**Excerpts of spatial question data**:

START

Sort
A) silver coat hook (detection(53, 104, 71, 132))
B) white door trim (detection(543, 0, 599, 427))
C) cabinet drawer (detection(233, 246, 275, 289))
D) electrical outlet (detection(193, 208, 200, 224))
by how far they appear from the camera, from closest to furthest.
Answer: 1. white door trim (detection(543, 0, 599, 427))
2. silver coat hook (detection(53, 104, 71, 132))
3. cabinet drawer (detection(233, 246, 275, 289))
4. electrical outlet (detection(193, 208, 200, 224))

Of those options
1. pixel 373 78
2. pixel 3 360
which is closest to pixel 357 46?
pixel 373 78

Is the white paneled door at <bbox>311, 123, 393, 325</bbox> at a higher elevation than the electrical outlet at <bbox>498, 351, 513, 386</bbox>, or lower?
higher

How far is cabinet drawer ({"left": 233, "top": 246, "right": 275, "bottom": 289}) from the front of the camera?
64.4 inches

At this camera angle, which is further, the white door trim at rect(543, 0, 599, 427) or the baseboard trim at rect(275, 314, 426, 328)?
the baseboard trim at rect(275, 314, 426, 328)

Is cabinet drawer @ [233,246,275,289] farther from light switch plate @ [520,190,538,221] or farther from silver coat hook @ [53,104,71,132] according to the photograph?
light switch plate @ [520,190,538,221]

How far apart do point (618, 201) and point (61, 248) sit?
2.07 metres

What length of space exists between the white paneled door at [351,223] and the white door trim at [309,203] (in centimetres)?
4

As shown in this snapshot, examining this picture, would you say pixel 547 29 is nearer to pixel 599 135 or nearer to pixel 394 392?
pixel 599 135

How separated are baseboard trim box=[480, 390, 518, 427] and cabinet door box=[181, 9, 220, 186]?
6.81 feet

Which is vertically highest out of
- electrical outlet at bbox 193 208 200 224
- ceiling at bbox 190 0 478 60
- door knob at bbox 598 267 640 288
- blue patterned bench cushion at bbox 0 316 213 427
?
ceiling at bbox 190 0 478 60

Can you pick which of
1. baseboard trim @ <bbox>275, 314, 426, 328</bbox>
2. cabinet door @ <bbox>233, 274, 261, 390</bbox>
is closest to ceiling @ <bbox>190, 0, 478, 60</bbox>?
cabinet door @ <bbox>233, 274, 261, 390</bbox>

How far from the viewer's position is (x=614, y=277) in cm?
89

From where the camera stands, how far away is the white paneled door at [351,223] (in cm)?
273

END

**Short problem**: Rewrite in full the part that opens with the line containing "How far from" and runs through the end of the lines. Leave the wording unchanged, but multiply each distance in the answers by 0.85 and round it to a whole number, with halves rounded up.

**Final answer**:
How far from the viewer's position is (x=614, y=277) in cm?
76

From where the camera stands, how far away is the white paneled door at [351,223] (in cm)?
232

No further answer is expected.